__Task objective__
Retype every entry in its entirety, without alteration.

__Dataset excerpts__
▼
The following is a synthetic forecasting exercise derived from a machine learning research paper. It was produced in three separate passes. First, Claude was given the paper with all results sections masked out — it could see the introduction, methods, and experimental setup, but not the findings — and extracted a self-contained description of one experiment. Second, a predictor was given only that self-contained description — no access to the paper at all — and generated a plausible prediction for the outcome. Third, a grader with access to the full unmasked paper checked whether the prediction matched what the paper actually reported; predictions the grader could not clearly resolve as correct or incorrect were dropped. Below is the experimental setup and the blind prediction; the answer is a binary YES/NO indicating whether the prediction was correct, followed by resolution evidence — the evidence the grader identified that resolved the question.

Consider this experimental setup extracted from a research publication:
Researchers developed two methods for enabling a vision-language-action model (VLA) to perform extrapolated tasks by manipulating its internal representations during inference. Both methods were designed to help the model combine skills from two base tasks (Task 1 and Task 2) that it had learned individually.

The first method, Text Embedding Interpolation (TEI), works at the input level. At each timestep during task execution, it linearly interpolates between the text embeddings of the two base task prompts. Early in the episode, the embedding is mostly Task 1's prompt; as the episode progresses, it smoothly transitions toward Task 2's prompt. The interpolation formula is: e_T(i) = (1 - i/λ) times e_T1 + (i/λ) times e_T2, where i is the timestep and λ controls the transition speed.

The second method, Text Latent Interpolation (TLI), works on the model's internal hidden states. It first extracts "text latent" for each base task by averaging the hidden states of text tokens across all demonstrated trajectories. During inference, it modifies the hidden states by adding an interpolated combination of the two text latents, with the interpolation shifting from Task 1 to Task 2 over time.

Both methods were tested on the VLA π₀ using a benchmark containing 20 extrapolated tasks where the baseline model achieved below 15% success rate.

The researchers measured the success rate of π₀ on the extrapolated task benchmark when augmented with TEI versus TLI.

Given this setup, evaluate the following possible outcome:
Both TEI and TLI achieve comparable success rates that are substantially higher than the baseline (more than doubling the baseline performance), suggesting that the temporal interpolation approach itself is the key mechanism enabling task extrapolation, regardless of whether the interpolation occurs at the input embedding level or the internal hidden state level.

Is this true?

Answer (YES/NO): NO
▲
__Completed exercise__
The following is a synthetic forecasting exercise derived from a machine learning research paper. It was produced in three separate passes. First, Claude was given the paper with all results sections masked out — it could see the introduction, methods, and experimental setup, but not the findings — and extracted a self-contained description of one experiment. Second, a predictor was given only that self-contained description — no access to the paper at all — and generated a plausible prediction for the outcome. Third, a grader with access to the full unmasked paper checked whether the prediction matched what the paper actually reported; predictions the grader could not clearly resolve as correct or incorrect were dropped. Below is the experimental setup and the blind prediction; the answer is a binary YES/NO indicating whether the prediction was correct, followed by resolution evidence — the evidence the grader identified that resolved the question.

Consider this experimental setup extracted from a research publication:
Researchers developed two methods for enabling a vision-language-action model (VLA) to perform extrapolated tasks by manipulating its internal representations during inference. Both methods were designed to help the model combine skills from two base tasks (Task 1 and Task 2) that it had learned individually.

The first method, Text Embedding Interpolation (TEI), works at the input level. At each timestep during task execution, it linearly interpolates between the text embeddings of the two base task prompts. Early in the episode, the embedding is mostly Task 1's prompt; as the episode progresses, it smoothly transitions toward Task 2's prompt. The interpolation formula is: e_T(i) = (1 - i/λ) times e_T1 + (i/λ) times e_T2, where i is the timestep and λ controls the transition speed.

The second method, Text Latent Interpolation (TLI), works on the model's internal hidden states. It first extracts "text latent" for each base task by averaging the hidden states of text tokens across all demonstrated trajectories. During inference, it modifies the hidden states by adding an interpolated combination of the two text latents, with the interpolation shifting from Task 1 to Task 2 over time.

Both methods were tested on the VLA π₀ using a benchmark containing 20 extrapolated tasks where the baseline model achieved below 15% success rate.

The researchers measured the success rate of π₀ on the extrapolated task benchmark when augmented with TEI versus TLI.

Given this setup, evaluate the following possible outcome:
Both TEI and TLI achieve comparable success rates that are substantially higher than the baseline (more than doubling the baseline performance), suggesting that the temporal interpolation approach itself is the key mechanism enabling task extrapolation, regardless of whether the interpolation occurs at the input embedding level or the internal hidden state level.

Is this true?

Answer (YES/NO): NO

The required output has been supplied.